• ACTIONS TO TAKE
(1) Set down, word for word, the part of the passage on environmental assessment and economic analysis that begins at the words "EA typically assigns" and stops after "now well established.".
(2) Answer these questions from the passage on environmental assessment and economic analysis:
(a) What does EA typically assign to social and environmental impacts?
(b) What is the level of significance typically used as?
(c) What provides an overall framework for the comparison of development options?
(3) Carry the passage on environmental assessment and economic analysis forward from its last sentence.

* start EXCERPT TO READ *

EA typically assigns "significance" to social and environmental impacts. The level of significance is typically used as a decision criterion. It is therefore important that significance itself is measured against some consistent and objective standard. This implies the existence of social and environmental standards or targets against which significance can be measured.

The principles and practice of EA are similar whether applied to individual projects or to a "sector" and are now well established.

Economic analysis

Economic analysis provides a formal framework for comparing the multiple functions and uses of the coastal zone. In particular, it allows for a systematic evaluation of alternative uses, which in turn can lead to the identification of options for planners and decision-makers with regard to the allocation of resources (Gittinger, 1982; Mishan, 1982; Pearce and Nash, 1981). It may also provide a framework for a rigorous assessment of the costs and benefits of interactions between activities. In its more sophisticated forms it seeks to aggregate social, environmental and financial values relating to a particular enterprise or sector into a single index of total economic value, allowing for a standardised comparison of development alternatives. Cost Benefit Analysis[15] provides an overall framework for the comparison of development options and is widely described in the literature. Environmental economic techniques allow for the inclusion of non-market or traded goods and services.

* end EXCERPT TO READ *
* start DATA *

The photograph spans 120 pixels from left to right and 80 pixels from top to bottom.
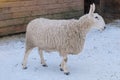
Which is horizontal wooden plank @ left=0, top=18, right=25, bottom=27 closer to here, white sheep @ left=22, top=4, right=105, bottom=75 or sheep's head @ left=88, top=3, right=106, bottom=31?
white sheep @ left=22, top=4, right=105, bottom=75

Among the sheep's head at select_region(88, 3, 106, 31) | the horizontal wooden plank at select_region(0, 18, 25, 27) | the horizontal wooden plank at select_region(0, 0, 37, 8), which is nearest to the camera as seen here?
the sheep's head at select_region(88, 3, 106, 31)

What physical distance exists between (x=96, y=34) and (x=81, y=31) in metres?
3.82

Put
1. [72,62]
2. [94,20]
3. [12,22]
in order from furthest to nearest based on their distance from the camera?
[12,22] < [72,62] < [94,20]

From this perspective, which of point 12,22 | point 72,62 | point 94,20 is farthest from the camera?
point 12,22

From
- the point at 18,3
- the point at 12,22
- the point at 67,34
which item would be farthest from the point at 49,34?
the point at 18,3

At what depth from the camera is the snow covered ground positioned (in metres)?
6.20

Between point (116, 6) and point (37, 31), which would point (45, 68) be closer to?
point (37, 31)

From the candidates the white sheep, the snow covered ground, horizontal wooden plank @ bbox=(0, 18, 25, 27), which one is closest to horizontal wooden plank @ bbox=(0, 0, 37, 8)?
horizontal wooden plank @ bbox=(0, 18, 25, 27)

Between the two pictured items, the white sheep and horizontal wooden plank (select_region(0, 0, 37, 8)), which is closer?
the white sheep

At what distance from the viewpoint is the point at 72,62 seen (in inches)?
280

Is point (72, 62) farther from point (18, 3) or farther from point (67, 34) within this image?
point (18, 3)

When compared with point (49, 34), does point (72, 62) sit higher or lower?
lower

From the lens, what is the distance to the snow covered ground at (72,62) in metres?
6.20

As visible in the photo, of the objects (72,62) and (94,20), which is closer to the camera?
(94,20)
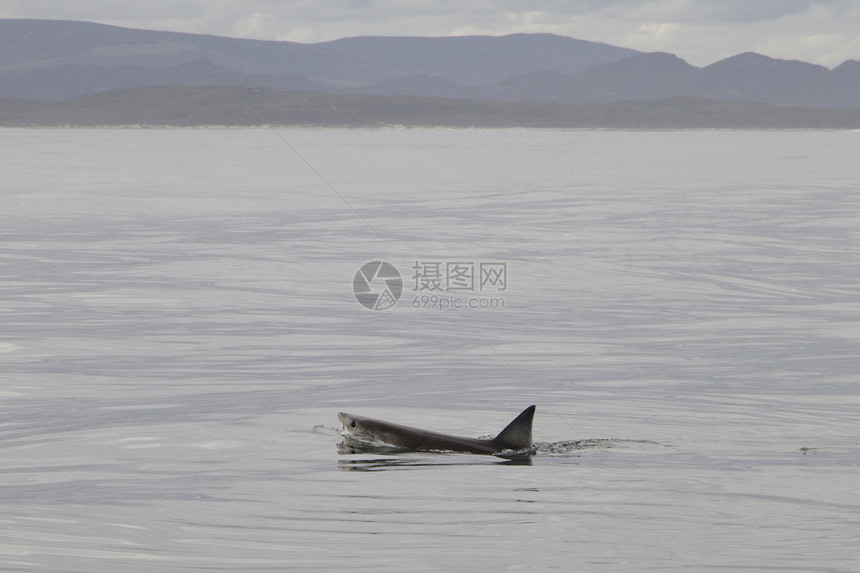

* end DATA *

• TASK-BY-TASK OUTPUTS
(1)
EA typically assigns "significance" to social and environmental impacts. The level of significance is typically used as a decision criterion. It is therefore important that significance itself is measured against some consistent and objective standard. This implies the existence of social and environmental standards or targets against which significance can be measured.

The principles and practice of EA are similar whether applied to individual projects or to a "sector" and are now well established.

(2)
(a) Significance.
(b) A decision criterion.
(c) Cost Benefit Analysis.

(3)
Although there are many advantages in bringing together all the diverse values within a single overall framework, these approaches should be treated with caution. They commonly require complex and sometimes questionable sets of assumptions. They should only be used when the methodology and underlying assumptions can be clearly explained to decision-makers. This may be difficult in the case of more participatory decision making, involving many individuals and interests with radically different educational levels.

Where comprehensive CBA and environmental economics are not used, simpler economic analyses can nonetheless shed light on specific issues such as the "costs" of pollution or habitat degradation associated with particular activities. Where such figures are difficult to estimate, it may be possible to provide information on the "opportunity costs" associated with not developing or polluting resources. In other words simple economic analysis can provide information on the nature of the "trade-off" between competing uses of coastal resources, which is vital for economically sound and well informed decision making.

Participatory approaches

There are a variety of decision-making techniques that avoid the problems of aggregating dissimilar values and quantities noted above. These rely on meetings, discussions or interviews to determine (and in some cases aggregate) values, and examine the trade-offs between different options. For example, some options may yield higher environmental benefits, while others yield higher financial benefits. Decision makers will generally seek to balance the two, essentially trading environmental benefit for financial benefit up to a point which reflects their relative valuation of financial and environmental benefit.

There are a variety of group/participatory tools that facilitate decision making of this kind, commonly referred to as multi-objective decision analysis[16]. Most are based on ranking (which is usually much easier than assigning absolute values), or paired comparisons of development options against different decision criteria. Financial or money values are used to a variable degree according to the nature of the alternatives.

These approaches rely heavily on:

The use of such approaches necessarily encourages a more integrated assessment, and allows for a wide range of stakeholders to make an input to the decision making process.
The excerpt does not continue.